Jürgen Klauke
Oblick. Äestetische paranoïa
Dans le monde de l’art contemporain, Jürgen Klauke tient une place à part. Avant-gardiste ayant très tôt placé son propre corps au cœur de son travail photographique et vidéo, il poursuit depuis Cologne une œuvre sortant tout droit de son studio. Adepte du grand format et de l’autoportrait, il n’a de cesse depuis les années 1970 de questionner le genre, la sexualité, de jouer des codes de la communication afin de développer une recherche esthétique radicale faite d’images provocantes gorgées de références et de symboliques. À l’instar de Cindy Sherman ou de Bruce Nauman, ses représentations de troubles individuels se doublent d’une dénonciation des mécanismes sociétaux les provoquant.
Avec ses photos étirant des solitudes sombres et troublantes, il nous donne, dans la série Äesthetische Paranoïa, tout autant à voir une esthétique de la paranoïa que des perceptions paranoïaques. La filiation avec un surréalisme angoissant et halluciné, dont il partage un goût immodéré pour le noir et blanc, attire autant qu’elle effraie. Jürgen Klauke ne fait aucun compromis, se joue des modes comme des courants en esthète entêté creusant chacun des thèmes qui le meuvent, jusqu’à en assécher la sève créatrice.
S’il se met en scène constamment, aucune de ses photographies ne constitue un réel portrait de l’artiste qui, sans cesse, nous échappe. Il n’est qu’un modèle, propre à jouer le rôle dévolu qu’il s’assigne: représenter la complexité et les failles de ses contemporains, grossir jusqu’au grotesque une société pourvoyeuse de troubles, esquisser les déviances refoulées et la vacuité de l’existence grâce à la multiplication d’images se répondant en série.
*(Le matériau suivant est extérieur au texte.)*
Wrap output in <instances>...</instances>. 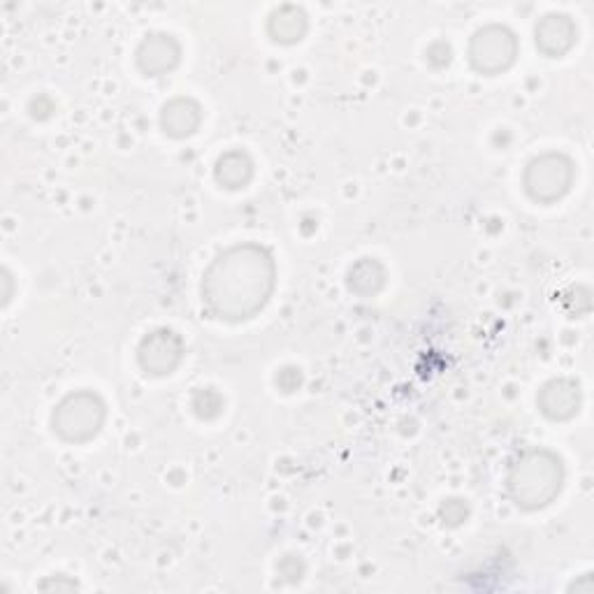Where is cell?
I'll return each instance as SVG.
<instances>
[{"label": "cell", "instance_id": "cell-1", "mask_svg": "<svg viewBox=\"0 0 594 594\" xmlns=\"http://www.w3.org/2000/svg\"><path fill=\"white\" fill-rule=\"evenodd\" d=\"M274 284L276 265L272 253L253 241H245L212 260L202 276V302L221 321H249L265 309Z\"/></svg>", "mask_w": 594, "mask_h": 594}, {"label": "cell", "instance_id": "cell-2", "mask_svg": "<svg viewBox=\"0 0 594 594\" xmlns=\"http://www.w3.org/2000/svg\"><path fill=\"white\" fill-rule=\"evenodd\" d=\"M562 483V460L546 449H530L520 453L511 464L507 488L515 507L523 511H538L560 495Z\"/></svg>", "mask_w": 594, "mask_h": 594}, {"label": "cell", "instance_id": "cell-3", "mask_svg": "<svg viewBox=\"0 0 594 594\" xmlns=\"http://www.w3.org/2000/svg\"><path fill=\"white\" fill-rule=\"evenodd\" d=\"M105 402L91 390L66 395L54 408L51 427L68 443H86L100 432L105 423Z\"/></svg>", "mask_w": 594, "mask_h": 594}, {"label": "cell", "instance_id": "cell-4", "mask_svg": "<svg viewBox=\"0 0 594 594\" xmlns=\"http://www.w3.org/2000/svg\"><path fill=\"white\" fill-rule=\"evenodd\" d=\"M573 175V163L565 154H544L527 165L525 191L538 204H553L569 193Z\"/></svg>", "mask_w": 594, "mask_h": 594}, {"label": "cell", "instance_id": "cell-5", "mask_svg": "<svg viewBox=\"0 0 594 594\" xmlns=\"http://www.w3.org/2000/svg\"><path fill=\"white\" fill-rule=\"evenodd\" d=\"M518 40L507 26H486L474 33L470 43V63L480 74H499L515 63Z\"/></svg>", "mask_w": 594, "mask_h": 594}, {"label": "cell", "instance_id": "cell-6", "mask_svg": "<svg viewBox=\"0 0 594 594\" xmlns=\"http://www.w3.org/2000/svg\"><path fill=\"white\" fill-rule=\"evenodd\" d=\"M183 342L177 332L161 328L152 334H146L138 348L140 367L152 377H167L181 365L183 360Z\"/></svg>", "mask_w": 594, "mask_h": 594}, {"label": "cell", "instance_id": "cell-7", "mask_svg": "<svg viewBox=\"0 0 594 594\" xmlns=\"http://www.w3.org/2000/svg\"><path fill=\"white\" fill-rule=\"evenodd\" d=\"M538 408L550 420H569L581 408V388L571 379H553L538 390Z\"/></svg>", "mask_w": 594, "mask_h": 594}, {"label": "cell", "instance_id": "cell-8", "mask_svg": "<svg viewBox=\"0 0 594 594\" xmlns=\"http://www.w3.org/2000/svg\"><path fill=\"white\" fill-rule=\"evenodd\" d=\"M181 47L173 35L154 33L146 35V40L138 49V66L148 78H161L177 68Z\"/></svg>", "mask_w": 594, "mask_h": 594}, {"label": "cell", "instance_id": "cell-9", "mask_svg": "<svg viewBox=\"0 0 594 594\" xmlns=\"http://www.w3.org/2000/svg\"><path fill=\"white\" fill-rule=\"evenodd\" d=\"M536 47L542 54L550 56V59H560L573 45H575V24L567 14H546L538 19L536 24Z\"/></svg>", "mask_w": 594, "mask_h": 594}, {"label": "cell", "instance_id": "cell-10", "mask_svg": "<svg viewBox=\"0 0 594 594\" xmlns=\"http://www.w3.org/2000/svg\"><path fill=\"white\" fill-rule=\"evenodd\" d=\"M202 109L193 98H175L161 111V126L170 138H191L200 128Z\"/></svg>", "mask_w": 594, "mask_h": 594}, {"label": "cell", "instance_id": "cell-11", "mask_svg": "<svg viewBox=\"0 0 594 594\" xmlns=\"http://www.w3.org/2000/svg\"><path fill=\"white\" fill-rule=\"evenodd\" d=\"M214 175L223 189L239 191V189H245V186L253 177V161L249 158V154L235 148V152H228L218 158Z\"/></svg>", "mask_w": 594, "mask_h": 594}, {"label": "cell", "instance_id": "cell-12", "mask_svg": "<svg viewBox=\"0 0 594 594\" xmlns=\"http://www.w3.org/2000/svg\"><path fill=\"white\" fill-rule=\"evenodd\" d=\"M268 28L276 43L293 45L297 40H302L307 33V14L295 5H284L272 12Z\"/></svg>", "mask_w": 594, "mask_h": 594}, {"label": "cell", "instance_id": "cell-13", "mask_svg": "<svg viewBox=\"0 0 594 594\" xmlns=\"http://www.w3.org/2000/svg\"><path fill=\"white\" fill-rule=\"evenodd\" d=\"M385 284V270L375 258H363L348 272V290L363 297L377 295Z\"/></svg>", "mask_w": 594, "mask_h": 594}, {"label": "cell", "instance_id": "cell-14", "mask_svg": "<svg viewBox=\"0 0 594 594\" xmlns=\"http://www.w3.org/2000/svg\"><path fill=\"white\" fill-rule=\"evenodd\" d=\"M193 408L200 418H216L223 408V400L212 388H202L193 397Z\"/></svg>", "mask_w": 594, "mask_h": 594}, {"label": "cell", "instance_id": "cell-15", "mask_svg": "<svg viewBox=\"0 0 594 594\" xmlns=\"http://www.w3.org/2000/svg\"><path fill=\"white\" fill-rule=\"evenodd\" d=\"M439 515L443 518V523H449V525H462L464 520H467L470 515V507L464 504L462 499H449V501H443L441 509H439Z\"/></svg>", "mask_w": 594, "mask_h": 594}]
</instances>
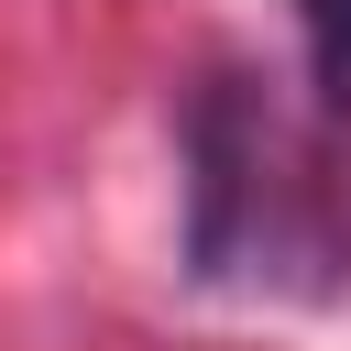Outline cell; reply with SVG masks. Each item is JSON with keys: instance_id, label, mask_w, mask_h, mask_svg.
<instances>
[{"instance_id": "2", "label": "cell", "mask_w": 351, "mask_h": 351, "mask_svg": "<svg viewBox=\"0 0 351 351\" xmlns=\"http://www.w3.org/2000/svg\"><path fill=\"white\" fill-rule=\"evenodd\" d=\"M296 44H307V99L329 132H351V0H296Z\"/></svg>"}, {"instance_id": "1", "label": "cell", "mask_w": 351, "mask_h": 351, "mask_svg": "<svg viewBox=\"0 0 351 351\" xmlns=\"http://www.w3.org/2000/svg\"><path fill=\"white\" fill-rule=\"evenodd\" d=\"M186 274L252 296L351 285V176L329 154V121L296 132L241 66L186 88Z\"/></svg>"}]
</instances>
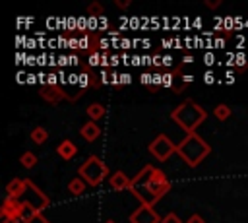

Tel un peintre du quotidien, il offre — en un miroir déformé de celui qui le contemple — un portrait désespéré mais non moins ironique, porté aux nues par un savoir-faire précis et subtile.
Dans ses œuvres, rien n’est jamais laissé au hasard, il maîtrise tout, tel un Deus ex machina omniscient, révélateur de l’état de l’homme. Avec la série Wackelkontakt, réalisée elle aussi entre 2003 et 2006, se dévoilent des préoccupations sur le lien homme-machine. Contempteur avisé de la mutation technologique à l’œuvre, il saisit, dans une esthétique à la plasticité fascinante, non seulement son foisonnement panique mais aussi la dimension envahissante et incontrôlable en dévoilant de futures hybridations que ne renieraient pas le mouvement cyberpunk.
L’exposition est présentée dans le cadre du festival Oblick — dialogues de la photographie contemporaine.